Introduction (Aging)

I wasted time, and now doth time waste me. —William Shakespeare

It is a fact of life that with the slow progression of time we all lose the health and vigor we enjoyed as children and young adults. Statisticians, in a long version of Shakespeare’s eloquent statement, sum it up by saying our chance of dying on any given day increases the older we get. Biologists call this the aging process or, more specifically, cellular senescence.

Aging is a common phenomenon, but it is not universal. It does not occur among prokaryotes, protozoans, and simple multicellular creatures such as sponges and corals. Indeed, if we think of pro-karyotes or protozoans as being a single lineage, it is a life-form that has been alive for 3 billion years (sponges can, in theory, live a very long time, but because of predation few survive beyond 100 years).

There are those who think a human life span of 85 years is long enough, but compared to 3 billion years it truly is the short end of the stick. There are, to be sure, many animals that have a shorter life span than we do: A horse has an average of 20 years, a dog is lucky to see 15 summers, and the common housefly is born and dead of old age in 30 days. On the other hand, some animals, such as the Galapagos tortoise and the sturgeon, live for more than 200 years.

On a cosmic scale, however, the difference in life span between a housefly and a sturgeon is of no consequence. Moreover, the comparison begs the question of why we age in the first place. After all, we have a reasonably good immune system; we heal well after being hurt; we have a group of enzymes that monitor and repair our DNA; and, as long as we eat well, our cells have plenty of energy to take care of themselves from day to day. Yet, despite all that, we get old with monotonous regularity. There appears to be neither rhyme nor reason to it. Some scientists think aging is due to evolutionary neglect: Natural selection was so busy finding ways to make us successful in the short term that it forgot to cover us in our old age. It is almost as though Mother Nature is saying, "I will do what I can to get you up to your reproductive years, so you can have offspring, but after that you are on your own."
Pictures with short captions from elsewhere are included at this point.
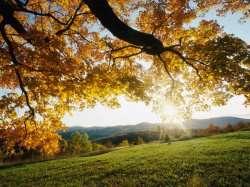 Autumn_Leaves_1.jpg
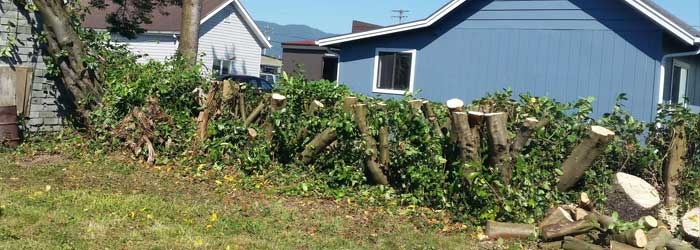 Tree Service Lincoln City OR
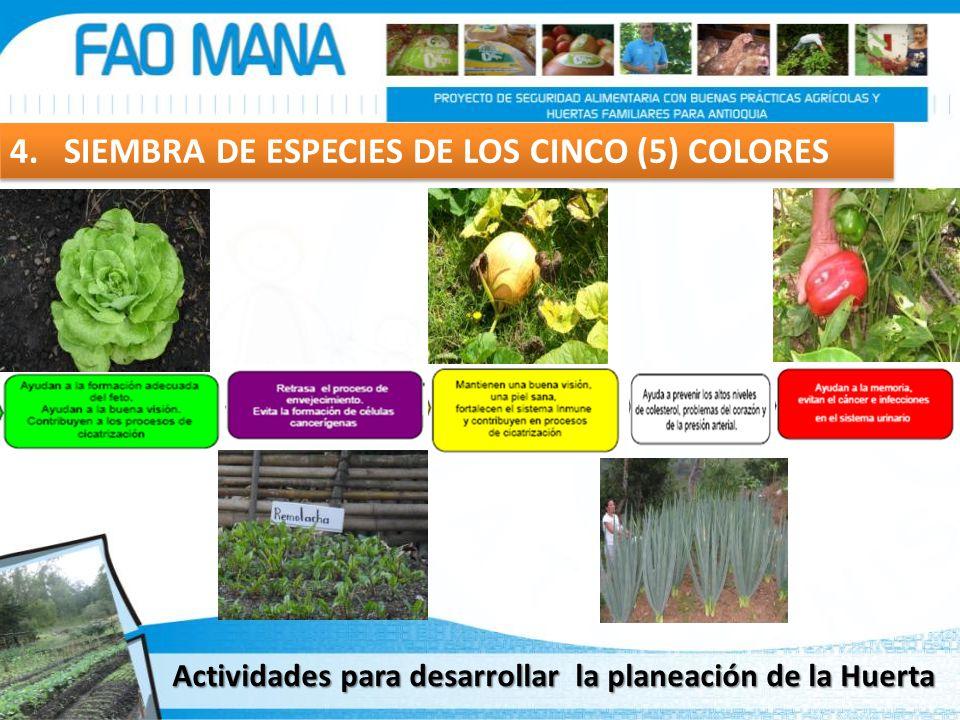 4. SIEMBRA DE ESPECIES DE LOS CINCO (5) COLORES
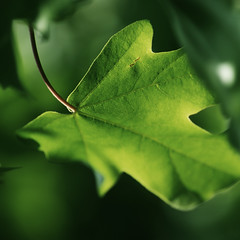 ^_^ (Yoko  (Paulina)) Tags: green nature germany deutschland leaf dof bokeh natur mai grn blatt 2010 windig tiefenschrfe einfachheit drwiss yokosarts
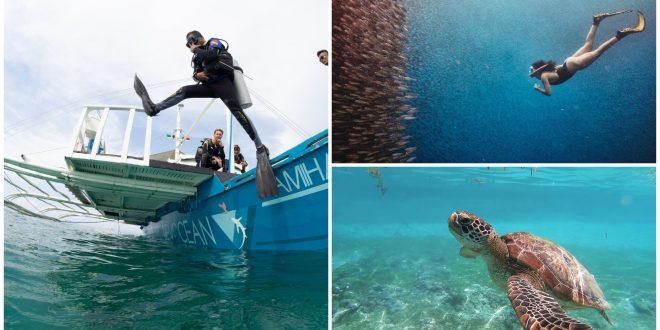 1 diving spots cebu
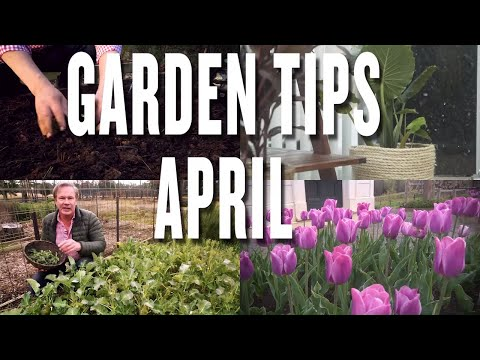 April Garden Tips and Projects: P. Allen Smith (2019)
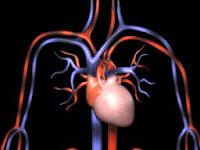 Obat Inflamasi Jantung Herbal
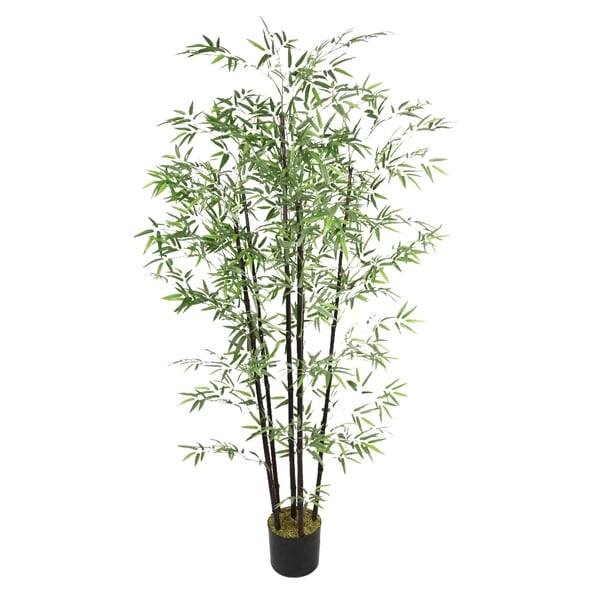 Laura Ashley 6-foot Bamboo Tree with Black Poles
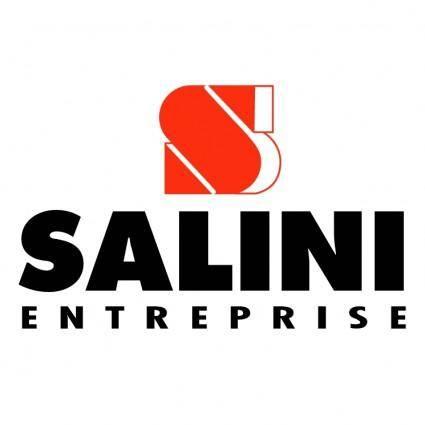 free vector Salini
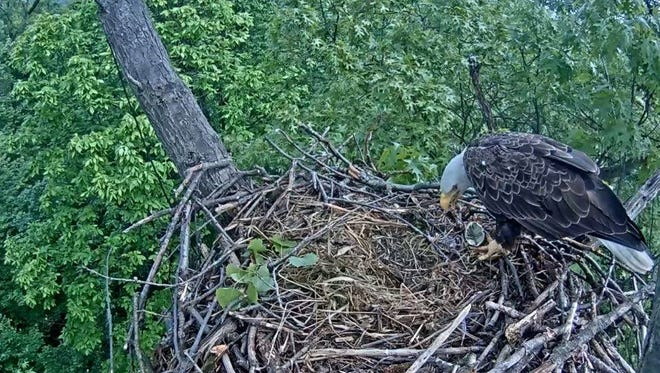 An eagle eats its own egg in late May in a nest near Codorus State Park. The Pennsylvania Game Commission, which hosts the livestream of the nest, deemed the egg not viable in March.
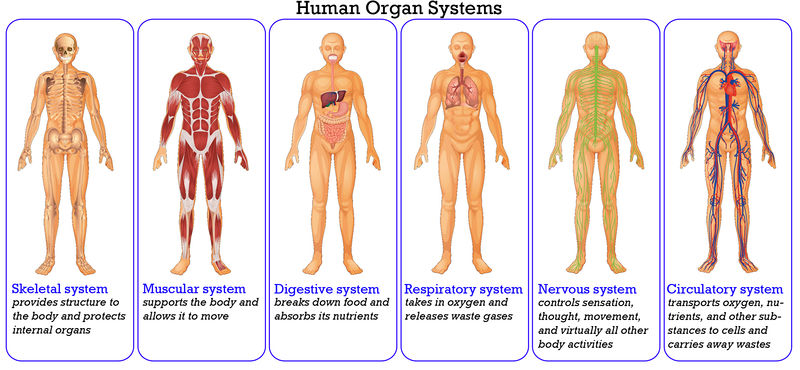 6. organ system of interest - organ donation example site, Human Body
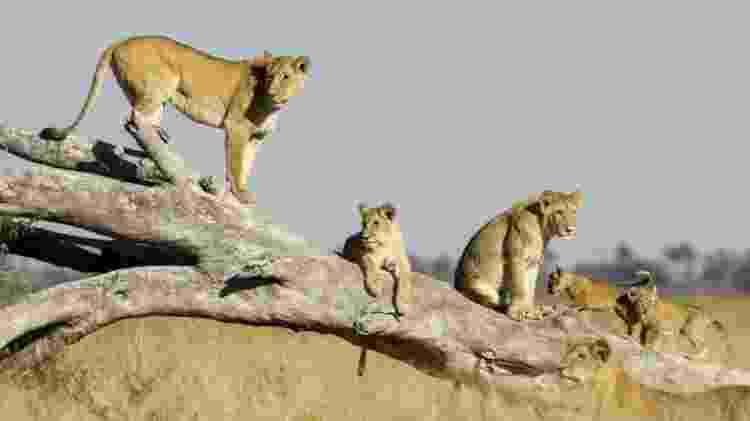 As leoas julgam quantos intrusos podem enfrentar antes de se aproximarem - Getty Images - Getty Images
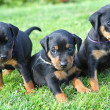 Stock Photo: Miniature Pinscher pupies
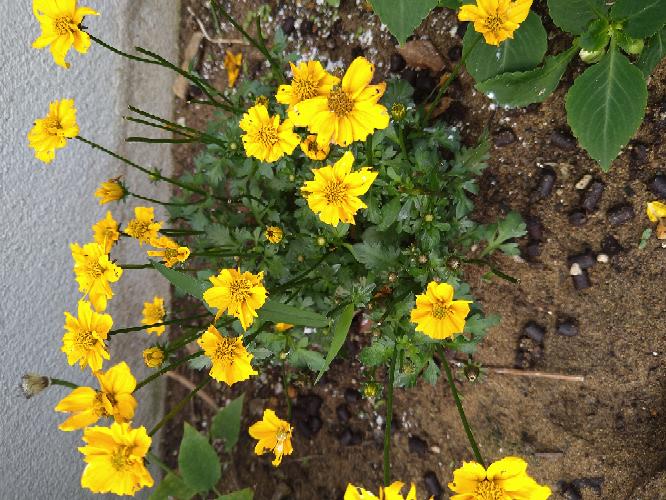 花壇にこの花を植えたのですが、花が虫?に食べられます。ナメクジじょきの薬とオルドランはまいでます。でもダメです。どうすればいいかわかりません。教えて下さい!
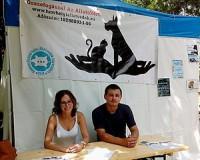 Ismét Székkutason jártak az állatvédők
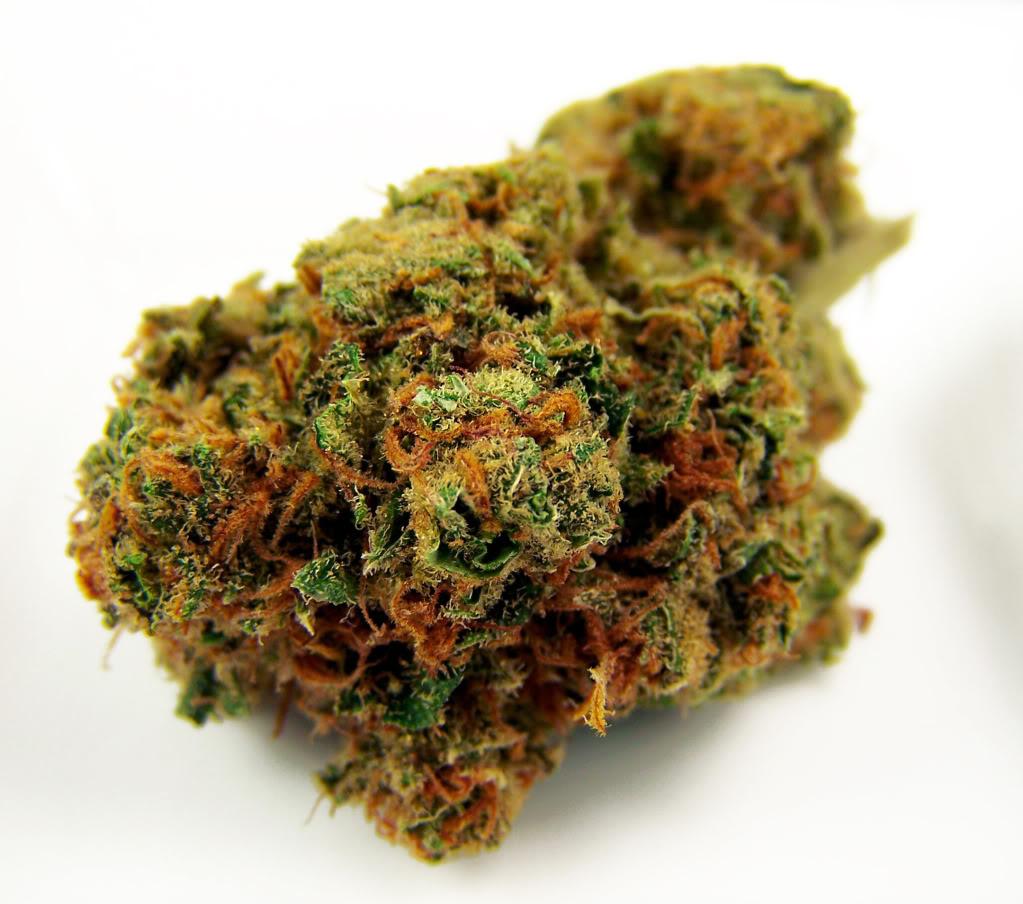 Buy herbal highs - Photo Credit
Being on our own has meant that our bodies begin to break down soon after our peak reproductive years have past. The elderly cannot run as far, think as fast, or fight off infectious diseases nearly as well as they did when they were young. Moreover, one’s physical appearance changes dramatically with age: The hair turns gray, muscle mass declines, the ears get bigger, and the skin becomes thin and wrinkled. On a deeper level, men and women approaching their 80s converge on a common phenotype; men become more feminine, and women become more masculine. In men this trend becomes apparent as the shoulders get narrower, the hips broader, the beard thinner, and the voice develops a higher pitch. In women the shoulders become broader, the voice huskier, and hair begins to grow on the chin and upper lip. Gerontologists (scientists who study gerontology, or the mechanisms involved in the aging process), in noting these changes, have pondered one of the most difficult questions pertaining to the aging process: Is aging caused by the degenerative changes in a single organ, which then acts like an aging-clock for the rest of the body, or are all organs breaking down simultaneously?

Answering this question has proven to be extremely difficult. Researchers have studied age-related changes in virtually all tissues, organs, and organ systems of the body (the endocrine system, consisting of many hormone-producing glands, is an example of an organ system). Some evidence suggest that the brain may be an aging-clock that determines the rate at which the whole body ages, but the results of many other studies suggest that the rate at which an animal ages may be the sum of age-related changes occurring simultaneously in all parts of the body.

Consequently, the attempts to understand the aging process, involving such a complex system, have generated a great number of theories but few practical therapies. Traditional therapies are available that treat age-related diseases such as cancer and arthritis, but do not reverse the aging process itself. A common trend in gerontology, particularly since the completion of the human genome project, is to search for genes that have a demonstrable effect on life span, the so-called longevity genes. Many such genes have been identified, and although the manipulation of these genes does not stop the aging process, they are providing many valuable insights into the cellular mechanisms of aging. More recently interest has turned to the use of cloning technology, stem cell analysis, and genetic manipulation in order to produce an effective rejuvenation therapy for cells and the body as a whole.

Aging, Revised Edition, one volume in the multivolume the New Biology set, describes the field of gerontology and the many theories that scientists have developed over the years to explain the age- related changes that occur in nearly all animals. This edition, now with color photographs and line drawings, has been extensively revised and expanded.

Rejuvenation is usually discussed in very general terms, but this topic gives a detailed account of how current technologies could be used to produce an effective rejuvenation therapy. More practical therapies, based on clinical trials.This topic describes some exciting studies that may provide effective treatments for Alzheimer’s disease, cardiovascular disease, and osteoporosis. The final topic, as before, provides background material on cell biology, biotechnology, and other topics that are relevant to gerontology. The cell biology and biotechnology primers presented in this topic have been revised and condensed in the hope that the reader will be able to obtain the necessary background information as quickly as possible.